══ DATA SHOWN

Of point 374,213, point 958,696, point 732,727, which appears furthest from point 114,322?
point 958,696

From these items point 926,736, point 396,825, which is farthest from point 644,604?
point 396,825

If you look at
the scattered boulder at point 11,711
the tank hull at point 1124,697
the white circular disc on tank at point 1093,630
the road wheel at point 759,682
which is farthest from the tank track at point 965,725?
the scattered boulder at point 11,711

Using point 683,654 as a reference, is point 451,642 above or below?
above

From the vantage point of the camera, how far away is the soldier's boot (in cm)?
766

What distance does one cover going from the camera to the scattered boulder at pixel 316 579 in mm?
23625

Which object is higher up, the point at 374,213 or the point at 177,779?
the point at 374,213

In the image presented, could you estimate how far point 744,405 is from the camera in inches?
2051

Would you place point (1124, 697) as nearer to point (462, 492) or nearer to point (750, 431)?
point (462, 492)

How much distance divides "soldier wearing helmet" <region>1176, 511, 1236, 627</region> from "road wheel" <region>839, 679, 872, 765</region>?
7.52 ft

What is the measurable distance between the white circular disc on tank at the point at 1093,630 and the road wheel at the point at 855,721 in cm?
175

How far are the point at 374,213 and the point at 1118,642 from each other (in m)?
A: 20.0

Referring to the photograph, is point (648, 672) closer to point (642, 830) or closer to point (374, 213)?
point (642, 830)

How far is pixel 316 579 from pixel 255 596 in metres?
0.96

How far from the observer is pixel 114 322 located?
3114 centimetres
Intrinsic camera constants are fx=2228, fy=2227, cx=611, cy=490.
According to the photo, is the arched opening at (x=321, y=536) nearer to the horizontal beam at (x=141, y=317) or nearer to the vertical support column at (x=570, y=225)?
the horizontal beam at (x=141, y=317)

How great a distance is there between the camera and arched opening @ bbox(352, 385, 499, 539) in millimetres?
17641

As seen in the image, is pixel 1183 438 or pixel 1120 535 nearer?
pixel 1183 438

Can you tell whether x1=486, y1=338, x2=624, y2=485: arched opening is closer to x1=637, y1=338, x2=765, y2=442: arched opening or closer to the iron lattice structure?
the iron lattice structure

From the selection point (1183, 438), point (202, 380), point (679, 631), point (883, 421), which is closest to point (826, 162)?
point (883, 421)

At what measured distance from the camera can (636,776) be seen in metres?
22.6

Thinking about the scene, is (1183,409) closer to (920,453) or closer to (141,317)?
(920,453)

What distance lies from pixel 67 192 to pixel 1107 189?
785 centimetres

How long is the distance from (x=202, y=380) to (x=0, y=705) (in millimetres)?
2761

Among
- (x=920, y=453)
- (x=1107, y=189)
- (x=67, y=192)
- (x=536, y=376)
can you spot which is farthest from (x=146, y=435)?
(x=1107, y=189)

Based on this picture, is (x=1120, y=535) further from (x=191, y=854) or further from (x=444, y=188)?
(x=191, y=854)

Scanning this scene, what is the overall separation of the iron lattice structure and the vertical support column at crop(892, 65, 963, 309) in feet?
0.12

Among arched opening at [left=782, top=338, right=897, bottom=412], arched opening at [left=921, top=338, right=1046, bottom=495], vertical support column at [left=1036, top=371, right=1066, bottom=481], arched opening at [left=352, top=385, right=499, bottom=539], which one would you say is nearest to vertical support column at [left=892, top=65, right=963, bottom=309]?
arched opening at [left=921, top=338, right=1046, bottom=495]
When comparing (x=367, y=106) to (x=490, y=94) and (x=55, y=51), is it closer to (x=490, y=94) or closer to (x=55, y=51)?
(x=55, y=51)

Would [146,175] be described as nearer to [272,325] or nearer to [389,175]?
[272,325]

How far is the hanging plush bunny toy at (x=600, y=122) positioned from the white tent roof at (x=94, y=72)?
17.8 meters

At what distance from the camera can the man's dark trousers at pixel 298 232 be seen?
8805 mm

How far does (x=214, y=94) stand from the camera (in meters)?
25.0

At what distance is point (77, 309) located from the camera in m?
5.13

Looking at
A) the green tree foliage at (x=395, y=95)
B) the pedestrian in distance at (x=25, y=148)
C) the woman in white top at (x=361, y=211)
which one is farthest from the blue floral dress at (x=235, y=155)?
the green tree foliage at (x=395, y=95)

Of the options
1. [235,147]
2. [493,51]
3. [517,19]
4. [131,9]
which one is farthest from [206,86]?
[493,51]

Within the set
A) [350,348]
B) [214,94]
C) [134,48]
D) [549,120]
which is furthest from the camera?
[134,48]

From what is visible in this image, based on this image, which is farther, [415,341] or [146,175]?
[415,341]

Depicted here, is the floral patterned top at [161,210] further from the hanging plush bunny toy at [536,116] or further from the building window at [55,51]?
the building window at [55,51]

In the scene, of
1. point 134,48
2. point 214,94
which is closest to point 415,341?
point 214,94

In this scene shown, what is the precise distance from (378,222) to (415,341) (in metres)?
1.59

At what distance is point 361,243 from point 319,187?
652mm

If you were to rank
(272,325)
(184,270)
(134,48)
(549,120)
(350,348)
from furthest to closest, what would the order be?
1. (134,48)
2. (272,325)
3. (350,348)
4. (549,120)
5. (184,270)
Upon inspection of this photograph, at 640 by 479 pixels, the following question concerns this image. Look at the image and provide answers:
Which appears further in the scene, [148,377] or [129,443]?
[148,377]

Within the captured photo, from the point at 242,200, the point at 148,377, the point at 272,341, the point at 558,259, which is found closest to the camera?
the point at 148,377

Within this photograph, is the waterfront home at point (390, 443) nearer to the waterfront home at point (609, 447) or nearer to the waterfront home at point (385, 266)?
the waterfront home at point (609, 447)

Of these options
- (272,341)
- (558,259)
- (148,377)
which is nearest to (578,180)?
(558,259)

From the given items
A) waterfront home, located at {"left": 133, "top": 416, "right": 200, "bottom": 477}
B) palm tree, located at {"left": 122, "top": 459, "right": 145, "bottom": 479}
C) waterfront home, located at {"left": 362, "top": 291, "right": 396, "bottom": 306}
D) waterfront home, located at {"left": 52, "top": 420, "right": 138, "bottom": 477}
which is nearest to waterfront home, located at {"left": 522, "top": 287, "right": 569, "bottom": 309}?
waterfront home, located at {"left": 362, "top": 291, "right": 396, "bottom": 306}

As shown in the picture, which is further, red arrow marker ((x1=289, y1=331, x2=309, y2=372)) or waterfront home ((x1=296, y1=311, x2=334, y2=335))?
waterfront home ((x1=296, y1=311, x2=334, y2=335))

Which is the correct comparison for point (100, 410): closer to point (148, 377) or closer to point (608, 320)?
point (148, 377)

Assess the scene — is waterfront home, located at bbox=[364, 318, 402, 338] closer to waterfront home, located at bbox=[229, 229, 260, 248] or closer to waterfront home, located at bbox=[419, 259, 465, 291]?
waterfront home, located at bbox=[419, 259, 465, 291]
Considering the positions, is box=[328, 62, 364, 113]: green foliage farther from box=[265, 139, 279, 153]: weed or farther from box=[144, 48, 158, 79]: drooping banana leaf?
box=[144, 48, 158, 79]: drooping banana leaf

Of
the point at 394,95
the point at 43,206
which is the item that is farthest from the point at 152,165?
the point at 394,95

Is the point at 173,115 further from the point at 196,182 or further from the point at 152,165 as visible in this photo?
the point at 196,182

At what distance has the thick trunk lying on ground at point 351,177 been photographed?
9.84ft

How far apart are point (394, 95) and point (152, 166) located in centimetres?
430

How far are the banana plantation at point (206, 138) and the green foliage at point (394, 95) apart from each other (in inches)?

════

■ EXERCISE DETAILS ■
Copy the rows from the line with "How far apart" through the end of the rows, swapping "green foliage" for "dense greenery" and leaving everything else unchanged.

■ RESPONSE FOR THIS EXERCISE ■
How far apart are point (394, 95) and point (152, 166) located in centimetres?
430

How far are the banana plantation at point (206, 138) and the dense greenery at point (394, 95) apart from each other (in inches)?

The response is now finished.